Gianfranco Fabi ha sottolineato che i giornalisti devono essere i “testimoni critici della realtà”, non i “megafoni”. “Se la politica spesso crea consenso attraverso la manipolazione della verità – ha aggiunto Fabi – i giornalisti hanno la responsabilità di dire cosa non è vero, anche a rischio di essere impopolari”. Per Fabi, nell’epoca dell’informazione globalizzata, i pericoli sono quattro: “superficialità, manicheismo, relativismo e audience”.

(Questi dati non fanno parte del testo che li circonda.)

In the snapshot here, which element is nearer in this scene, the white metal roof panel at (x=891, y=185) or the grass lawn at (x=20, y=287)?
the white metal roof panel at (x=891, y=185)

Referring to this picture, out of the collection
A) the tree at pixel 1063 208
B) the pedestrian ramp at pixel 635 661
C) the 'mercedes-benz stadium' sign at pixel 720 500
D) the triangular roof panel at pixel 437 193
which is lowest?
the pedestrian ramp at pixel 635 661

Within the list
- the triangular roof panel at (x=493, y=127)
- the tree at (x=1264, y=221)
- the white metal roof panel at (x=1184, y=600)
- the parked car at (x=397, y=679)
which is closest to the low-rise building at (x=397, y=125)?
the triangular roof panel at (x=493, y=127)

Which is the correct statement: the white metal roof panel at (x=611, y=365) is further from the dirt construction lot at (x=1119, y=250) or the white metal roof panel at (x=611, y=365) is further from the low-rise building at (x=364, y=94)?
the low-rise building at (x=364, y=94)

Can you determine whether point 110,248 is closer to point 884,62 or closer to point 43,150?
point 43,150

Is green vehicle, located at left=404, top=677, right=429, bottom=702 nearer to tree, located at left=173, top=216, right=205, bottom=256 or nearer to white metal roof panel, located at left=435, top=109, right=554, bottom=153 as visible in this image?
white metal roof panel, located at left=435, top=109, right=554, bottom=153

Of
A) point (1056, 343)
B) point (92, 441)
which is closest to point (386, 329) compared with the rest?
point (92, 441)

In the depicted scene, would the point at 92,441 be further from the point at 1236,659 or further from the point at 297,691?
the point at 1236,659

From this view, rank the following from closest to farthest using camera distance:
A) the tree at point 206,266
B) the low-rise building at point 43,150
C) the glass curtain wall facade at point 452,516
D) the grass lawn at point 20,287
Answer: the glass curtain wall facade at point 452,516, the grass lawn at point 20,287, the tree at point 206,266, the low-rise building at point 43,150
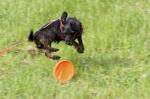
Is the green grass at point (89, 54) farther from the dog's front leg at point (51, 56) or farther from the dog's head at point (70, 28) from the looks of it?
the dog's head at point (70, 28)

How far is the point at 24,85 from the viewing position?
5625 millimetres

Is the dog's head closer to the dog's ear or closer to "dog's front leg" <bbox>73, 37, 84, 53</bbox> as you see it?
the dog's ear

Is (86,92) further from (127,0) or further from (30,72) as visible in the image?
(127,0)

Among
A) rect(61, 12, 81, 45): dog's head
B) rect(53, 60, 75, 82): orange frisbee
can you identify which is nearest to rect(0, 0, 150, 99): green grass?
rect(53, 60, 75, 82): orange frisbee

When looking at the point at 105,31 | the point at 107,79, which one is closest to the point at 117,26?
the point at 105,31

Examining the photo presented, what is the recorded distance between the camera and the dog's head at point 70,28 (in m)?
5.59

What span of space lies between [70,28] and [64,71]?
0.54 m

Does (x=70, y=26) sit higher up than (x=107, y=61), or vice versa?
(x=70, y=26)

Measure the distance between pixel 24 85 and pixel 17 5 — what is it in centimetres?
236

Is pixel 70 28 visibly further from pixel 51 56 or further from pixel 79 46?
pixel 51 56

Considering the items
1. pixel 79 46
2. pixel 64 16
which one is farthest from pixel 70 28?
pixel 79 46

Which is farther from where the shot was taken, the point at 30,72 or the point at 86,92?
the point at 30,72

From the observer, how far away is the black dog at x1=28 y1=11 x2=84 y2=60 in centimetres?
561

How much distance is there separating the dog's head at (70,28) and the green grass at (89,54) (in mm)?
485
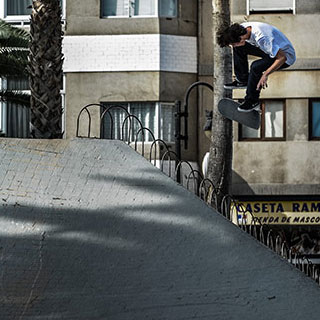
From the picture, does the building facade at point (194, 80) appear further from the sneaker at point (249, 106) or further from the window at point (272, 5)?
the sneaker at point (249, 106)

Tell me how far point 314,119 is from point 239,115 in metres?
8.08

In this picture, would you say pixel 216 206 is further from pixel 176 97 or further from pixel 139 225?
pixel 176 97

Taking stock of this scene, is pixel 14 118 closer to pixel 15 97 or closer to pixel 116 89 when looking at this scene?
pixel 15 97

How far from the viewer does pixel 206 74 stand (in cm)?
2608

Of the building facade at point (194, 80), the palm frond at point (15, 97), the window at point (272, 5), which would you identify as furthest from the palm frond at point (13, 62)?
the window at point (272, 5)

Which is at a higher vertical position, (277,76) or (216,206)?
(277,76)

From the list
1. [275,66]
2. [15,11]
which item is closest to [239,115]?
[275,66]

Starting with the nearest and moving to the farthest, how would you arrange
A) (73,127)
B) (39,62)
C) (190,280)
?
(190,280) < (39,62) < (73,127)

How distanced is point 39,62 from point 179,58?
10207mm

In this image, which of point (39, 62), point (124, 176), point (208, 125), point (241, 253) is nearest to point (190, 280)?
point (241, 253)

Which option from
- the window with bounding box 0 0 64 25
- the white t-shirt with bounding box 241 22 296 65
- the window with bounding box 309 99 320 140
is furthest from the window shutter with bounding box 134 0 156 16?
the white t-shirt with bounding box 241 22 296 65

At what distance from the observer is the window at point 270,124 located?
85.8 ft

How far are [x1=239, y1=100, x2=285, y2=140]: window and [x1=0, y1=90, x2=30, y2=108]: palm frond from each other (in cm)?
517

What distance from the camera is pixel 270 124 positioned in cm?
2623
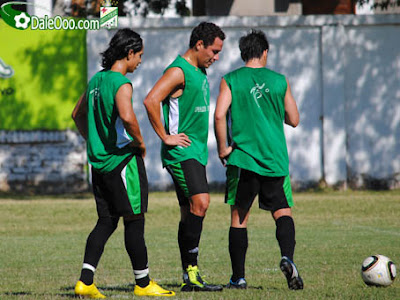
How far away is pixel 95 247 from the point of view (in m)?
6.26

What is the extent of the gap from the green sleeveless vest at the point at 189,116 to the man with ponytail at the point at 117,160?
1.35 ft

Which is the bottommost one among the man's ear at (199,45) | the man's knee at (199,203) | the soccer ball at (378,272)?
the soccer ball at (378,272)

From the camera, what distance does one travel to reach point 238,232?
685 centimetres

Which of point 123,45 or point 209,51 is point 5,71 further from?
point 123,45

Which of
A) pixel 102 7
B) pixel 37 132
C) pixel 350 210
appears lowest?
pixel 350 210

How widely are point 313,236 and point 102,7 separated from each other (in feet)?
40.1

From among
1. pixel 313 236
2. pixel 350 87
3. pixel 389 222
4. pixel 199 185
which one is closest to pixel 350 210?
pixel 389 222

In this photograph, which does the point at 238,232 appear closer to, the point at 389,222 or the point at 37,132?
the point at 389,222

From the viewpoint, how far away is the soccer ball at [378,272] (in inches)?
265

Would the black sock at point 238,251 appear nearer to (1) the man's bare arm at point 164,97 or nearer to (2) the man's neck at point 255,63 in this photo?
(1) the man's bare arm at point 164,97

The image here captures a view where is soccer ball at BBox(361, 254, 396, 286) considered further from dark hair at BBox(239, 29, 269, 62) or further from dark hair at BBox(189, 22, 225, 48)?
dark hair at BBox(189, 22, 225, 48)

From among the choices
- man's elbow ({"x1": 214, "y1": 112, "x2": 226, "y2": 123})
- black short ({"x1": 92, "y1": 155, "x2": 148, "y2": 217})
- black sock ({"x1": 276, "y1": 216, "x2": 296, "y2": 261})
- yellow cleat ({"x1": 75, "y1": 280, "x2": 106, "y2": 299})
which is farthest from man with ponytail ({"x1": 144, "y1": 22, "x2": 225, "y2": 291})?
yellow cleat ({"x1": 75, "y1": 280, "x2": 106, "y2": 299})

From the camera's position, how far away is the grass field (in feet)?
22.5

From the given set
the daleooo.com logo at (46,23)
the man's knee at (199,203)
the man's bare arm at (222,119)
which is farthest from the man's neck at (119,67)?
the daleooo.com logo at (46,23)
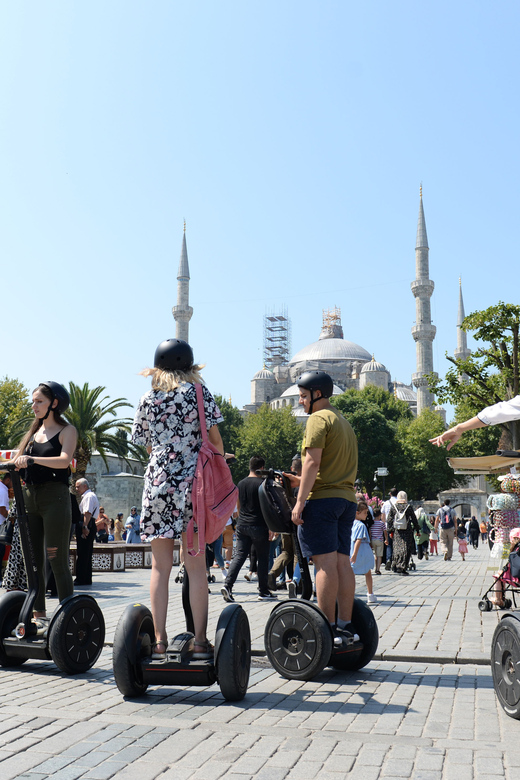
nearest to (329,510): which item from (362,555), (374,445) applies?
(362,555)

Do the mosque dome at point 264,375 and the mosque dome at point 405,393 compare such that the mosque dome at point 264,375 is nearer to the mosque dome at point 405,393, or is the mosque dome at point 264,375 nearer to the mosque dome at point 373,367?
the mosque dome at point 373,367

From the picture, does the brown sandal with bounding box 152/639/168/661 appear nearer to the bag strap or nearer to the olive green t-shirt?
the bag strap

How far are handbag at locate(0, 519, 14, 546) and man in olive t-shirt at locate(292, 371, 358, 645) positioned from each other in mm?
3253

“Il nuovo sistema informativo – ha evidenziato Giorgio Tonelli – viaggia sul bianco e sul nero, dimenticandosi che la realtà è fatta di tante sfumature. Internet premia gli estremi e questa logica sta contaminando l’informazione televisiva”. Per fare un esempio, “i mezzi digitali danno pari rilevanza all’opinione dello scienziato e dell’uomo della strada. Il grande assente è il giornalista, che dovrebbe farsi mediatore in una società complessa”.

Fra i problemi evidenziati nel convegno c’è quello che Tarquinio ha definito “informazione selfie”: l’internauta “cerca quello che gli assomiglia per confermare la propria opinione”. Di conseguenza oggi “c’è più intolleranza e meno ascolto”.

“Con il web – ha aggiunto Fabi mettendo in discussione la reale “democraticità” del mezzo – si moltiplicano le opportunità di diffusione delle notizie, ma anche quelle di distorsione”.

All’unisono i relatori sono giunti alla conclusione che mai come oggi, quando tutti possono farsi protagonisti del circuito della comunicazione globale, compito del giornalista è quello di verificare e approfondire i fatti nella loro complessità. Quasi mosso da uno spirito di solidarietà verso il prossimo, il giornalista ha il compito di aiutare il fruitore dell’informazione a individuare la Verità in mezzo a tante voci. “Tutta la comunicazione se non è amore è pubblicità”, diceva Enrico Ghezzi, citato dai relatori del convegno.